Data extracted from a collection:
───
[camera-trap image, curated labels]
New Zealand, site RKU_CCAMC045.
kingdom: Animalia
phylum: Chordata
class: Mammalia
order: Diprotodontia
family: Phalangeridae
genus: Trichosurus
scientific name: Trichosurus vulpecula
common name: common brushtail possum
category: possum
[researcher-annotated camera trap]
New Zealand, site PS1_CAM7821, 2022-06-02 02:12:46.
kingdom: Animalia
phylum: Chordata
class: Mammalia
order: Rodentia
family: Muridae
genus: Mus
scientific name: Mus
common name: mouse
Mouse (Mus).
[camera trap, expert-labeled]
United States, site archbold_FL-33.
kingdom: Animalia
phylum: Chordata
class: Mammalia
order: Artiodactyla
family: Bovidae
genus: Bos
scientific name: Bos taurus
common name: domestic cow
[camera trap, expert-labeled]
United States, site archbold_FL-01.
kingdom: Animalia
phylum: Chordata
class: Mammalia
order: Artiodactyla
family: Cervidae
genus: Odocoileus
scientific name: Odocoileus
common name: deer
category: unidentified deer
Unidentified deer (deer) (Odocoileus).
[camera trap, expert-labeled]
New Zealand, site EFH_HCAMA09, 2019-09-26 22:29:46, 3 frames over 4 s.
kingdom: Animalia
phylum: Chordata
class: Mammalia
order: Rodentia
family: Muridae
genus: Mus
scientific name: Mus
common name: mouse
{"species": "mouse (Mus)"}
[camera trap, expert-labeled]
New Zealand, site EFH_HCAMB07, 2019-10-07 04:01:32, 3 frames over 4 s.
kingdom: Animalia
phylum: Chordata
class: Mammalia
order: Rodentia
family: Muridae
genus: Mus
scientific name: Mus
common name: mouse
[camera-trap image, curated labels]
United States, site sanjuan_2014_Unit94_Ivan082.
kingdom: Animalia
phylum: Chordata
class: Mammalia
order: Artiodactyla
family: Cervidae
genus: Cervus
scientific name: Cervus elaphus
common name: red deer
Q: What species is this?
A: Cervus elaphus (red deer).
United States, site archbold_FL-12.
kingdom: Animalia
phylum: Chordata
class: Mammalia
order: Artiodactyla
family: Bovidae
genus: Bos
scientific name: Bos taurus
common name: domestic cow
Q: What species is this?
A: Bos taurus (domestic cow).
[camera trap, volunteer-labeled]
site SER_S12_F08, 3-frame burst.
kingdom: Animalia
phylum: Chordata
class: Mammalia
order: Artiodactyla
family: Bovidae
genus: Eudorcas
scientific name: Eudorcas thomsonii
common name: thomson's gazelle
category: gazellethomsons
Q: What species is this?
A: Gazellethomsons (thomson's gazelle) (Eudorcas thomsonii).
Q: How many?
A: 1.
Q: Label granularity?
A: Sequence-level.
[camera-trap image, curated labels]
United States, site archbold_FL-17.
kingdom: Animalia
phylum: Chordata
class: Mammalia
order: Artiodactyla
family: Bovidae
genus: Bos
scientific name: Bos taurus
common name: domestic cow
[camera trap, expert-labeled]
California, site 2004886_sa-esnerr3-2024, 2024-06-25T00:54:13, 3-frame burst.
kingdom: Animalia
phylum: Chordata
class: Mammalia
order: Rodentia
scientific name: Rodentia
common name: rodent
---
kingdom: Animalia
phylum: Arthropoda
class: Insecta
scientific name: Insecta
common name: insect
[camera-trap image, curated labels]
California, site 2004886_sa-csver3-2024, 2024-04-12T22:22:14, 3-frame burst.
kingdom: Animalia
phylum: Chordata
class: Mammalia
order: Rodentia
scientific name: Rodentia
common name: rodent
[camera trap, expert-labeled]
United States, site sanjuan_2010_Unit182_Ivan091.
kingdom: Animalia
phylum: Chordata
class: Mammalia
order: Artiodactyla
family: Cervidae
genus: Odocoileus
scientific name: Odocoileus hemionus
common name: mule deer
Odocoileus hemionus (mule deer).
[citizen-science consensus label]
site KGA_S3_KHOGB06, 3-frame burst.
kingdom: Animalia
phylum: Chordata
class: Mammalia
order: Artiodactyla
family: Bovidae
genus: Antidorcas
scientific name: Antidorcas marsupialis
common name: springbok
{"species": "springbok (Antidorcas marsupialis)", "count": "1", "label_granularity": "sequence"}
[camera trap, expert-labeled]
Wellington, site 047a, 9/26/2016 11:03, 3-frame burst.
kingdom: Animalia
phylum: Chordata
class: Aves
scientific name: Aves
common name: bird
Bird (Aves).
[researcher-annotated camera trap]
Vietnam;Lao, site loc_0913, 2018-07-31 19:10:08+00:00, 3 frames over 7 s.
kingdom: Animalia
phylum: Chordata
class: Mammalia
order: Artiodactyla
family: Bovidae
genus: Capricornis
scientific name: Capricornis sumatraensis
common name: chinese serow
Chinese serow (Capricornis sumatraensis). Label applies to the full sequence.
───
[WHAT THE TASK REQUIRES]:
Retype the entries exactly from the first line, stopping after the line with "common name: common brushtail possum".

[ANSWER FOR THIS EXERCISE]:
[camera-trap image, curated labels]
New Zealand, site RKU_CCAMC045.
kingdom: Animalia
phylum: Chordata
class: Mammalia
order: Diprotodontia
family: Phalangeridae
genus: Trichosurus
scientific name: Trichosurus vulpecula
common name: common brushtail possum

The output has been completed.